BOON PIN
All Notes
ERPMicroservicesNestJSSystem Design

Designing ERP System Architecture for Scale

March 15, 20268 min read

Key considerations and pitfalls when transitioning from monolithic manufacturing systems to event-driven microservices.

Most manufacturing ERPs start as monoliths — and that's fine. A single deployable unit with shared state is simpler to build, test, and reason about in the early stages. The problems emerge when teams grow, domains multiply, and a change in the billing module breaks the shopfloor scheduler at 2am.

The transition to an event-driven architecture isn't about microservices for their own sake.
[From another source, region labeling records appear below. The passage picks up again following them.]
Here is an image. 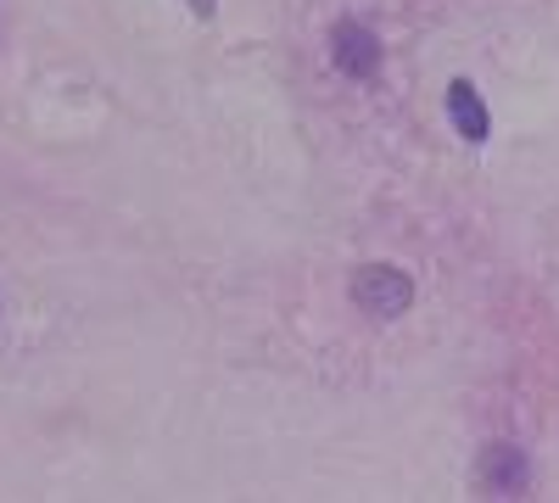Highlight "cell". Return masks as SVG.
I'll use <instances>...</instances> for the list:
<instances>
[{"instance_id":"cell-1","label":"cell","mask_w":559,"mask_h":503,"mask_svg":"<svg viewBox=\"0 0 559 503\" xmlns=\"http://www.w3.org/2000/svg\"><path fill=\"white\" fill-rule=\"evenodd\" d=\"M353 302L364 313H376V319H397L414 302V280L403 268H392V263H364L353 274Z\"/></svg>"},{"instance_id":"cell-2","label":"cell","mask_w":559,"mask_h":503,"mask_svg":"<svg viewBox=\"0 0 559 503\" xmlns=\"http://www.w3.org/2000/svg\"><path fill=\"white\" fill-rule=\"evenodd\" d=\"M331 62L347 73V79H369L381 68V39L369 34L364 23H336L331 34Z\"/></svg>"},{"instance_id":"cell-3","label":"cell","mask_w":559,"mask_h":503,"mask_svg":"<svg viewBox=\"0 0 559 503\" xmlns=\"http://www.w3.org/2000/svg\"><path fill=\"white\" fill-rule=\"evenodd\" d=\"M481 481H487L492 492H521V487H526V453H521L515 442H492V447L481 453Z\"/></svg>"},{"instance_id":"cell-4","label":"cell","mask_w":559,"mask_h":503,"mask_svg":"<svg viewBox=\"0 0 559 503\" xmlns=\"http://www.w3.org/2000/svg\"><path fill=\"white\" fill-rule=\"evenodd\" d=\"M448 118H453V129L464 134V141H487V129H492V118H487L481 96L471 89V79H453L448 84Z\"/></svg>"},{"instance_id":"cell-5","label":"cell","mask_w":559,"mask_h":503,"mask_svg":"<svg viewBox=\"0 0 559 503\" xmlns=\"http://www.w3.org/2000/svg\"><path fill=\"white\" fill-rule=\"evenodd\" d=\"M191 7H197V12H213V0H191Z\"/></svg>"}]
</instances>
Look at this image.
It's about drawing explicit boundaries between business domains — Order Management, Manufacturing Execution, Warehouse, Finance — so that each can evolve independently. The key insight is that these domains don't actually need to talk to each other in real time. They need to react to what happened.

Domain events are the currency. When an order is confirmed, an OrderConfirmed event is emitted. The MES subscribes and schedules production. The WMS subscribes and reserves materials. Neither module calls the other directly. This decoupling means a WMS outage doesn't block order processing — events queue and are processed when the service recovers.

The practical pitfalls I've encountered: teams try to go microservices all at once, which creates distributed monolith problems — tightly coupled services that just happen to be deployed separately. A better approach is modular monolith first. Enforce strict module boundaries inside a single deployment. Use NestJS modules with explicit import/export surfaces. Only extract a module into its own service when you have a clear operational reason — independent scaling, different deployment cadence, or a separate team.

Schema versioning is underestimated. Events are contracts. Once consumers depend on an event shape, you can't change it without coordinating every subscriber. Build event versioning in from the start: version your event types, and use an event registry pattern so producers and consumers agree on schemas. This pays back hundredfold during a domain refactor.

For teams inheriting a legacy ERP, the strangler fig pattern works well. Introduce a new event bus alongside the existing system. New modules emit and consume events. Legacy code continues calling stored procedures. Over time, each domain gets migrated. You never have a big-bang rewrite, and you never go dark.